The secret to sustainable desire in a long-term relationship
Last Update : June 28, 2017
There’s always been the debate about the durability of things in love. Can love last forever? Is desire sustainable in a long-term relationship?
Esther Perel, a professional in relationships, explained in a Ted Talk the secret for long-term desire.
If falling in love is relatively easy, and the honeymoon phase is described as one of the most intense and most passionate of a relationship, what happens afters years of relationship?
What happens when love grows and adapts and the routine starts to sink in… and desire becomes less and less present?
The Dilemmas in Modern Love
When you are in a long-term relationship it means that in most of the cases, you spend every single day with you partner. You create a routine together, you share your routine…
Routines can be very nice, a great way to organize your days and sharing a routine can indeed be a very romantic thing.
The romantic act of knowing that your lover will be home when you’ll get home after a long day, the romance behind meeting every Tuesday to go to the supermarket together…
However, the problem of routine in couples is that it tends to leave little room for surprises, for adventures, for attraction…
As Perle says, « attraction requires distance » and that’s exactly the distance you don’t get when you live your routine in a couple.
The problem is a Perle mentions « the dilemmas in modern love », we want a transcendental experience in love, we want it all.
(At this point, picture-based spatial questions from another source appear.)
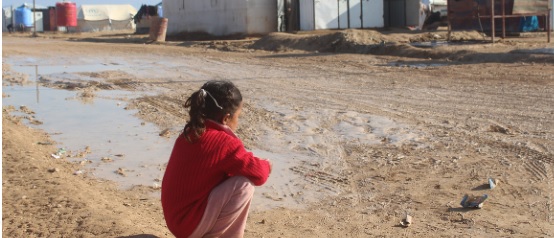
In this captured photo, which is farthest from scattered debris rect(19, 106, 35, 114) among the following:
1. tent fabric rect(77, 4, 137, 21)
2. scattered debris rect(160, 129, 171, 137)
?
tent fabric rect(77, 4, 137, 21)

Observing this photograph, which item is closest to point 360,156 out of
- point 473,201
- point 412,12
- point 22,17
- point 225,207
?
point 473,201

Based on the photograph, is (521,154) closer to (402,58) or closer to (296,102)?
(296,102)

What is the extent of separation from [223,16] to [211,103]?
2828 centimetres

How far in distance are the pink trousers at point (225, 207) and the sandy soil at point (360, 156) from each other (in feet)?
2.35

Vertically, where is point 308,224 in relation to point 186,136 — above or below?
below

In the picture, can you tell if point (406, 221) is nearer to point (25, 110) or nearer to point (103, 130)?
point (103, 130)

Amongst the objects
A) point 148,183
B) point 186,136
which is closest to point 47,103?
point 148,183

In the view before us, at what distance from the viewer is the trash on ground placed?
518cm

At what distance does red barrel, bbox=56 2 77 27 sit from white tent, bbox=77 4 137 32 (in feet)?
8.08

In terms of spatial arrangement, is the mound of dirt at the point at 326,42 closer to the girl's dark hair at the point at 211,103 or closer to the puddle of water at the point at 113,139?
the puddle of water at the point at 113,139

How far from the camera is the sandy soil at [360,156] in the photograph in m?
4.90

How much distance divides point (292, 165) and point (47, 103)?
5.84 meters

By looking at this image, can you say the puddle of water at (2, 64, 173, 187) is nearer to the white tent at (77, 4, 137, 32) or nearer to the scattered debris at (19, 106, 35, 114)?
the scattered debris at (19, 106, 35, 114)

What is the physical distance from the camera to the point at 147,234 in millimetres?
4395
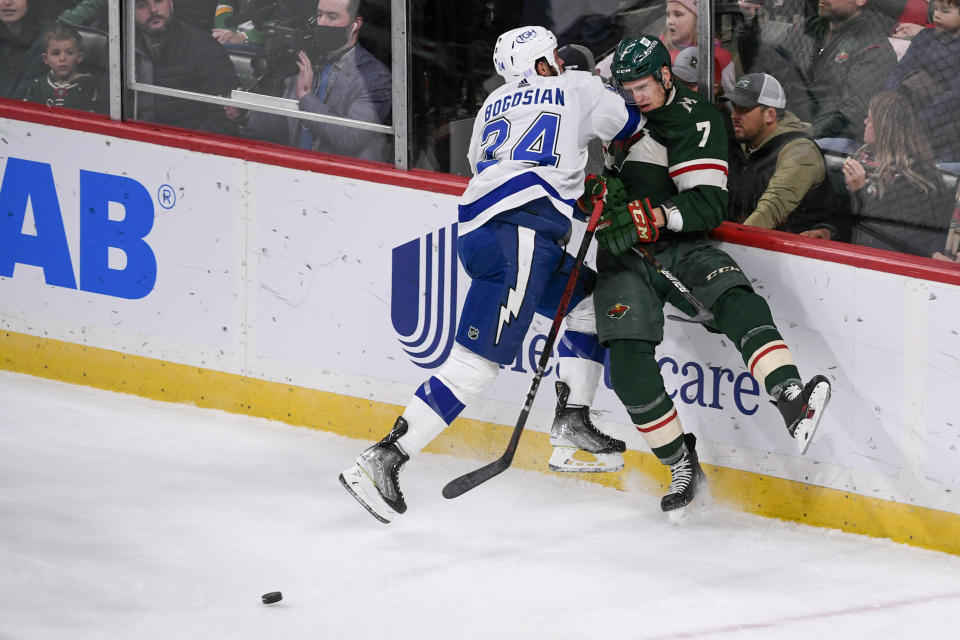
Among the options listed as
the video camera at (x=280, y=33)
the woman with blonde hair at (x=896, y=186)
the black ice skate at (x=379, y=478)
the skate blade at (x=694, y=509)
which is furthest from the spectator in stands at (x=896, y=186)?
the video camera at (x=280, y=33)

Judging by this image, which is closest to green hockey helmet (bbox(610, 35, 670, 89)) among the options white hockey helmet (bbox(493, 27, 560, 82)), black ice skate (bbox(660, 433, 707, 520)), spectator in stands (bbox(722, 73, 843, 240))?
white hockey helmet (bbox(493, 27, 560, 82))

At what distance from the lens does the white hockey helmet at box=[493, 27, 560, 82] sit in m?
3.60

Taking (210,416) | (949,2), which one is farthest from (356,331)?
(949,2)

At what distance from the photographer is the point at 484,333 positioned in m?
3.53

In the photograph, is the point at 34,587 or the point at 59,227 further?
the point at 59,227

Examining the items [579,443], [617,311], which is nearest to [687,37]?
[617,311]

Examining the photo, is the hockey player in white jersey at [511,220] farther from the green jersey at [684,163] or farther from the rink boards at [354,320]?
the rink boards at [354,320]

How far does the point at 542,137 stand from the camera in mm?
3564

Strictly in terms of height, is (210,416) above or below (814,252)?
below

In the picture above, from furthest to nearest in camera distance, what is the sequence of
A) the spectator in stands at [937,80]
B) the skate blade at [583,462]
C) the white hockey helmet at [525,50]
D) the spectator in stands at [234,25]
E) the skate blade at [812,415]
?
the spectator in stands at [234,25], the skate blade at [583,462], the white hockey helmet at [525,50], the spectator in stands at [937,80], the skate blade at [812,415]

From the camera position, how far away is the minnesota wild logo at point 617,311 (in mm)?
3561

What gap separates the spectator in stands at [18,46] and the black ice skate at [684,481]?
2628mm

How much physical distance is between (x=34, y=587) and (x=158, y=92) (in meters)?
1.88

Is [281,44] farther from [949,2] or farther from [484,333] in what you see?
[949,2]
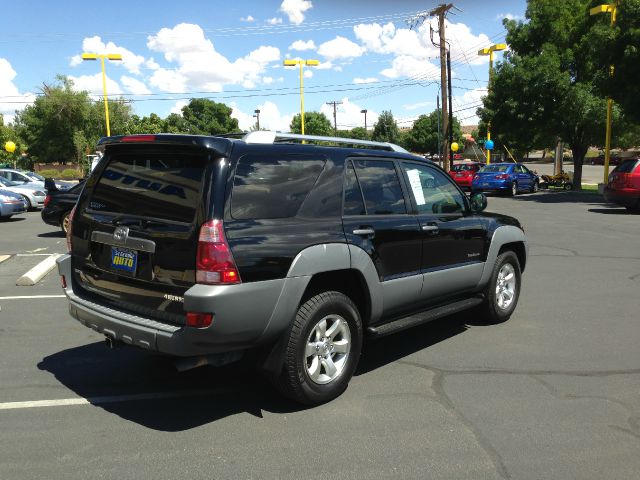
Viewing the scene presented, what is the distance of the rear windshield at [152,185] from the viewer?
11.6ft

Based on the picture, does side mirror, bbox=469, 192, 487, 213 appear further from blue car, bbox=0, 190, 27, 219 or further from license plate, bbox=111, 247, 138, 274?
blue car, bbox=0, 190, 27, 219

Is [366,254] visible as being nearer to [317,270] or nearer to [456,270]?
[317,270]

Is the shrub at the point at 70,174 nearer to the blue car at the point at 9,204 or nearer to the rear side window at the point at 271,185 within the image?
the blue car at the point at 9,204

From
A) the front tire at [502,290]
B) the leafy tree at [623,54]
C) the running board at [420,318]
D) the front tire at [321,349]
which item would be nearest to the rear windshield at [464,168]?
the leafy tree at [623,54]

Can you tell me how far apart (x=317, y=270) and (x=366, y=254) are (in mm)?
533

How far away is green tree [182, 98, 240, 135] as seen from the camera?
8975 centimetres

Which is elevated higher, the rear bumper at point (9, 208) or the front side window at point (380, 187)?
the front side window at point (380, 187)

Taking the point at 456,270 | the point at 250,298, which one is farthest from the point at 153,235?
the point at 456,270

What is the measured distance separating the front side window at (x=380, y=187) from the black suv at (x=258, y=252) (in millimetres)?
12

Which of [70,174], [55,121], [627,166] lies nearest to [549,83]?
[627,166]

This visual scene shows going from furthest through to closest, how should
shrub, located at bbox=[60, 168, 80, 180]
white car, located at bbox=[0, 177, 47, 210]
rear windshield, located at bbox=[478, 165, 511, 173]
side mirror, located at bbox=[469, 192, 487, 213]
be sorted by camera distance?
shrub, located at bbox=[60, 168, 80, 180]
rear windshield, located at bbox=[478, 165, 511, 173]
white car, located at bbox=[0, 177, 47, 210]
side mirror, located at bbox=[469, 192, 487, 213]

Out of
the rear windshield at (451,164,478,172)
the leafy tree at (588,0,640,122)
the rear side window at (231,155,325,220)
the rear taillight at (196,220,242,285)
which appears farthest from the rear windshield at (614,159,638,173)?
the rear taillight at (196,220,242,285)

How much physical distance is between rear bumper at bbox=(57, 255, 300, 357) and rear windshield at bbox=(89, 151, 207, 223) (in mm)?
543

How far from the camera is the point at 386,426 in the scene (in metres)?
3.59
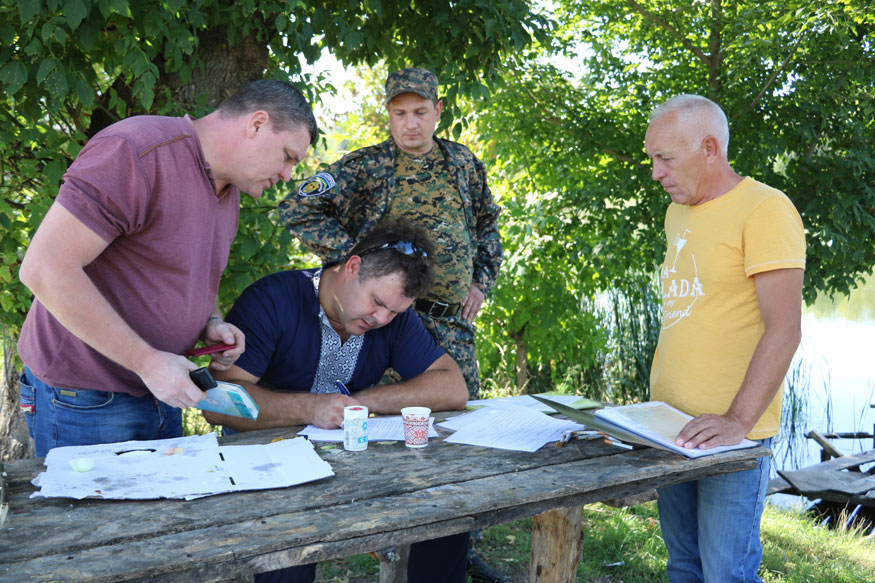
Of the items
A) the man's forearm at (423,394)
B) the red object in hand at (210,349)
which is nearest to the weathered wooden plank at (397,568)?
the man's forearm at (423,394)

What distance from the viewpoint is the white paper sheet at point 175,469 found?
5.03ft

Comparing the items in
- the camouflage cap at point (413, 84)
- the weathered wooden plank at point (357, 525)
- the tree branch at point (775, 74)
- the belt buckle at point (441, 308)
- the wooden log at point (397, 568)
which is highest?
the tree branch at point (775, 74)

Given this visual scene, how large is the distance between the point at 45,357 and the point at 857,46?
597 cm

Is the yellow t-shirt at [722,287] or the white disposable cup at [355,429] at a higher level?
the yellow t-shirt at [722,287]

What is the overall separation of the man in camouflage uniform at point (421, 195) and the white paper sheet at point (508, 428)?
66 centimetres

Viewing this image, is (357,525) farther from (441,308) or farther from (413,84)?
(413,84)

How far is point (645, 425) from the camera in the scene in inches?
76.7

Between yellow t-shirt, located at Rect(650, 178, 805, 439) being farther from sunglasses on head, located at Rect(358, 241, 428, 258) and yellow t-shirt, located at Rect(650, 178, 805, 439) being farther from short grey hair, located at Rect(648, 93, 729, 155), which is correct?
sunglasses on head, located at Rect(358, 241, 428, 258)

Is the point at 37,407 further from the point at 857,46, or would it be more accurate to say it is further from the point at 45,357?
the point at 857,46

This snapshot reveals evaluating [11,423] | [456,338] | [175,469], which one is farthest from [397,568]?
[11,423]

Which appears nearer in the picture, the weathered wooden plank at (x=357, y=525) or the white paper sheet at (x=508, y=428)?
the weathered wooden plank at (x=357, y=525)

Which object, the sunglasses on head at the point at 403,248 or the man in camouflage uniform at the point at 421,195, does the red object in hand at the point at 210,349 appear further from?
the man in camouflage uniform at the point at 421,195

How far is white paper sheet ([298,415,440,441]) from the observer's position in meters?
2.05

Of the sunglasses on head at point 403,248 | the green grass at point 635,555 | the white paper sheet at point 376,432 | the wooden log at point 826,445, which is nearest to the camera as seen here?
the white paper sheet at point 376,432
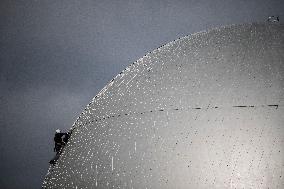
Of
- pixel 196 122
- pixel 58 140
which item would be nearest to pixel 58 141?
pixel 58 140

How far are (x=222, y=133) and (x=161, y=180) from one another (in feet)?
7.45

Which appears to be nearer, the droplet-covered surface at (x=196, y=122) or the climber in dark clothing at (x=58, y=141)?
the droplet-covered surface at (x=196, y=122)

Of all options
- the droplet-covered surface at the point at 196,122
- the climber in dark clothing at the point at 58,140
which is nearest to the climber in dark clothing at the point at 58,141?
the climber in dark clothing at the point at 58,140

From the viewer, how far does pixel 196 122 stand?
948cm

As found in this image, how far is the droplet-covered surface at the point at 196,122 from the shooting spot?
857cm

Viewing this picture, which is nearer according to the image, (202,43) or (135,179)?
(135,179)

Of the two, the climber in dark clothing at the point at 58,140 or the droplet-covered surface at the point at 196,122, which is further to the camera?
the climber in dark clothing at the point at 58,140

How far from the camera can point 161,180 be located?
8.99 metres

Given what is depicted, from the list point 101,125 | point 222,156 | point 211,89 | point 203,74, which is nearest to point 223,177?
point 222,156

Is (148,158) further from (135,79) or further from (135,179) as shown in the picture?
(135,79)

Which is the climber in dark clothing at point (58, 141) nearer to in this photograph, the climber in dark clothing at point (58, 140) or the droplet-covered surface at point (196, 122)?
the climber in dark clothing at point (58, 140)

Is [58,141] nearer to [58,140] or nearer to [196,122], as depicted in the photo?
[58,140]

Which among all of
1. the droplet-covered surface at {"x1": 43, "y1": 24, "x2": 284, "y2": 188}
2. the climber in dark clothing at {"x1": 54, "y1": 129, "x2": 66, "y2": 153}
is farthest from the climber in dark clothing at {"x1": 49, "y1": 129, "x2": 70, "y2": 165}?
the droplet-covered surface at {"x1": 43, "y1": 24, "x2": 284, "y2": 188}

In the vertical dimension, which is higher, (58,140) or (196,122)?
(58,140)
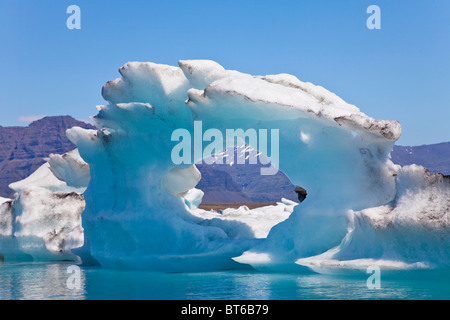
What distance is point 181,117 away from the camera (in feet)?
36.4

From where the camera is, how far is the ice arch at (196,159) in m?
9.27

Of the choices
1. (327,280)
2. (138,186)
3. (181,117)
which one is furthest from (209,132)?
(327,280)

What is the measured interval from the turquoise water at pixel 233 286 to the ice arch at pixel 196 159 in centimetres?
81

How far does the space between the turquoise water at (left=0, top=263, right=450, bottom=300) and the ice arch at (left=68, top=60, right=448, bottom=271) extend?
2.65ft

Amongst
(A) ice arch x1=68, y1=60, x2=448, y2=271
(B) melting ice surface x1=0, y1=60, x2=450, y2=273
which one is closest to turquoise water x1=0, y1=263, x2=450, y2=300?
(B) melting ice surface x1=0, y1=60, x2=450, y2=273

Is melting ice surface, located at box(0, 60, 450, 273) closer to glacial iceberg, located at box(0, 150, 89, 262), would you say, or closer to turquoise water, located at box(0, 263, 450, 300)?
glacial iceberg, located at box(0, 150, 89, 262)

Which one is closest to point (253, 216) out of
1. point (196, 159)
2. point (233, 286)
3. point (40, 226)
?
point (196, 159)

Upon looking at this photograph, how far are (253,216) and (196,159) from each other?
8.91 ft

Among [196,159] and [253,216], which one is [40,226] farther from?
[253,216]

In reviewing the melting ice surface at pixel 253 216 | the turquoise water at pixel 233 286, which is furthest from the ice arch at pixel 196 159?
the turquoise water at pixel 233 286

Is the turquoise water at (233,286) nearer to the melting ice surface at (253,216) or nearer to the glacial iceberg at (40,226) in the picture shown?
the melting ice surface at (253,216)

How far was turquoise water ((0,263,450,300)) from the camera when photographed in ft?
22.9
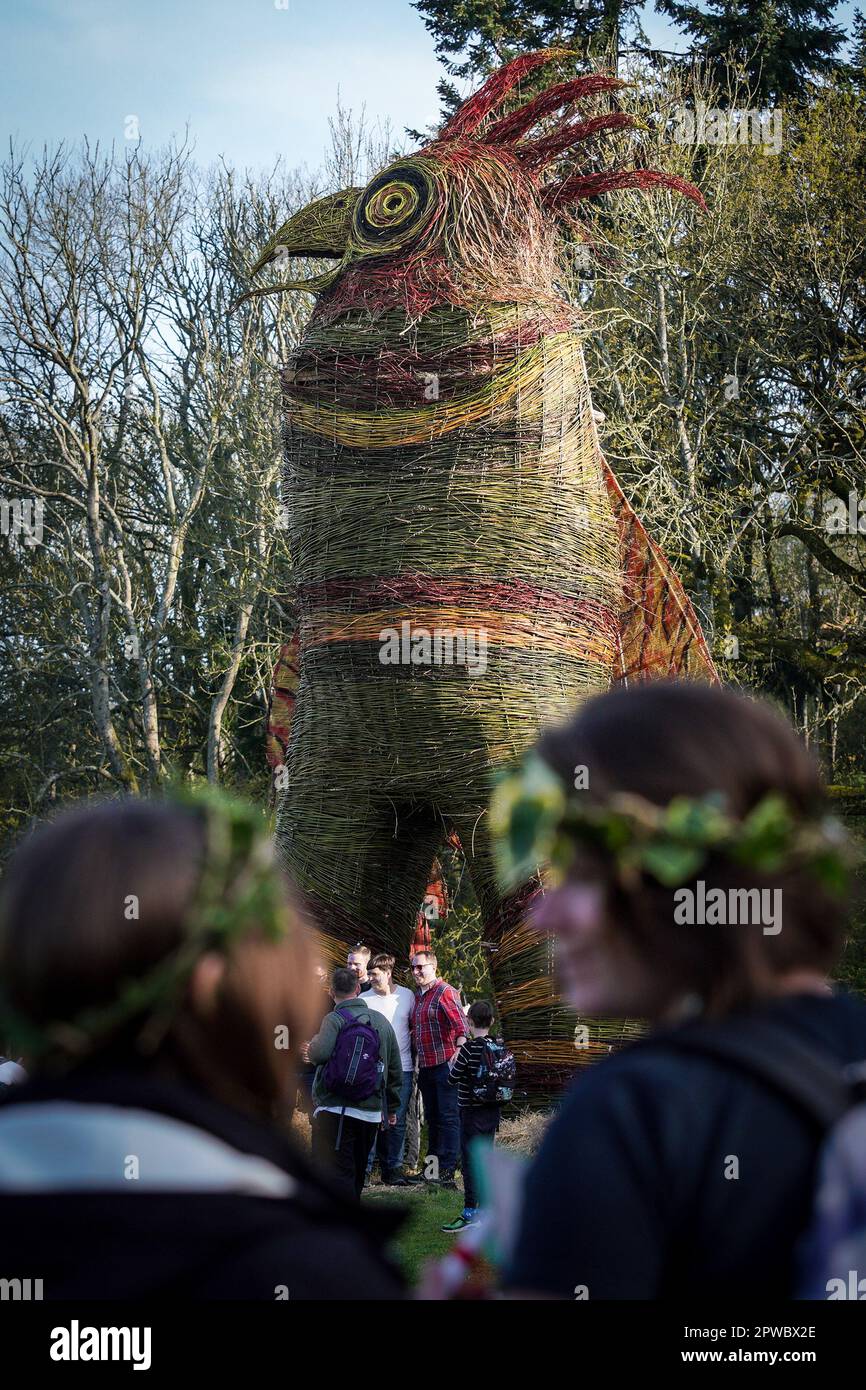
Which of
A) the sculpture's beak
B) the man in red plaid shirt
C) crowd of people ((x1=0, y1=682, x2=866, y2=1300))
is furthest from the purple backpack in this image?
crowd of people ((x1=0, y1=682, x2=866, y2=1300))

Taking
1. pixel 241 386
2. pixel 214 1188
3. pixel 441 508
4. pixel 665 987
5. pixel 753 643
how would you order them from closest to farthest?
pixel 214 1188 < pixel 665 987 < pixel 441 508 < pixel 753 643 < pixel 241 386

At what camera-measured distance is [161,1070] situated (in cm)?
128

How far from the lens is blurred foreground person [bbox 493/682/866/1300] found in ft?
3.84

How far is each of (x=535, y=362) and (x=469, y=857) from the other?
7.62ft

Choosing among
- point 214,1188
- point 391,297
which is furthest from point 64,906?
point 391,297

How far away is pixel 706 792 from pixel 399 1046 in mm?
6172

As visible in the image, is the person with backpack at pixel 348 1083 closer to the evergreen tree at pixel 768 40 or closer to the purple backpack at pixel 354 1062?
the purple backpack at pixel 354 1062

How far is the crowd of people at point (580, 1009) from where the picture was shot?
1160 mm

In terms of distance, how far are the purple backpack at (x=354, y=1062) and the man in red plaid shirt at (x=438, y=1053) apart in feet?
3.30

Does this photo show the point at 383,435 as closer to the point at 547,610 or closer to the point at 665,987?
the point at 547,610

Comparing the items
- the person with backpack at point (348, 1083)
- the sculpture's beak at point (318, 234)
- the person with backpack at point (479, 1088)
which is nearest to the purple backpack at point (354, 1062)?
the person with backpack at point (348, 1083)

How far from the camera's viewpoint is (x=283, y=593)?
50.7ft

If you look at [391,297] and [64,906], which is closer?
[64,906]

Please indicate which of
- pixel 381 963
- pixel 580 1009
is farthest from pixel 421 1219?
pixel 580 1009
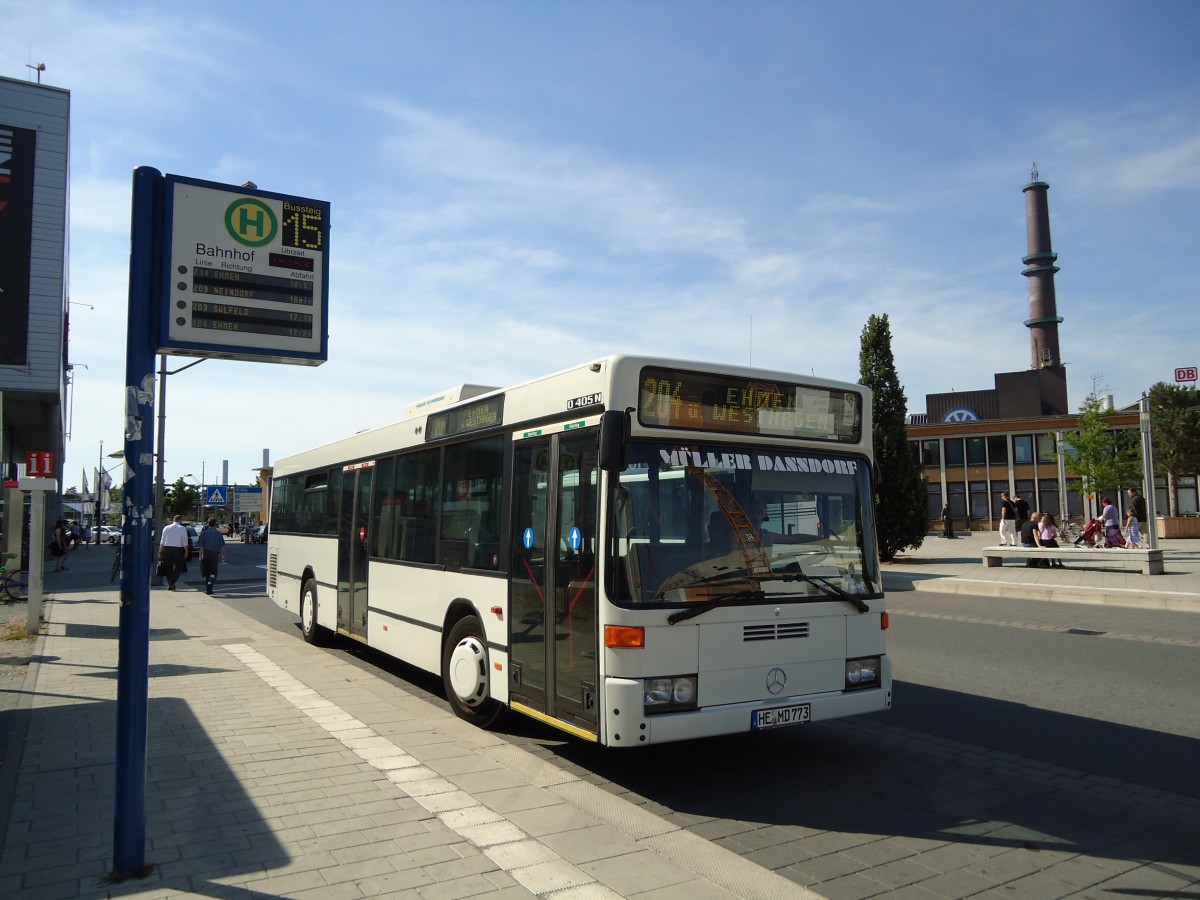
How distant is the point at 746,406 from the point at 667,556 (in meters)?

The security, the safety, the dependability together with « the novelty, the mystery, the adventure, the risk, the unexpected ».
We are living in individualistic societies, and as such « desire has become a centered-concept » in our societies. Whereas love is supposed to cover every single aspect of your life, desire is meant to surprise, break the routine, fuel your love.
The result? As Perle claims, « romanticism has entered in a crisis of desire ».
In which case, are all long-term relationship damned to the loss of desire?
Can desire be reconquered?
The mystery of long-term desire
According to Perle who interviewed couples around the subject, people tend to find their partner the most attractive when they see them as a « self-sustained entity, as a solid whole ». If routine unites, for Desire to happen separation is needed.
Not even a good intimacy guarantees desire… desire « requires a crossing over », it requires to ” create space the one we love” and you.
The mystery of desire lies in the transgression that makes desire so important.
What’re the different feelings you have when you love someone and when you desire someone?
Desire is « an expression of our individuality » while love is the opposite. How to reconcile both needs in a relationship?
According to Perle, a relationship that manages to reconcile both needs becomes what’s called a Passionate Marriage, a relationship that within the routine can give transcendence and mystery, a long-term relationship that knows how to survive between love and desire.
Most importantly, if Desire is an expression of our individuality, it is exactly the individuality of your partner that becomes attractive.
That’s exactly the secret of desire that most couple experience when they’re away from each other: desire needs space, it needs a « bridge to cross »… Desire is seeing from the distance how radiant and confident your partner is in a given moment… desire is never lost, it just needs to be looked at from a different perspective.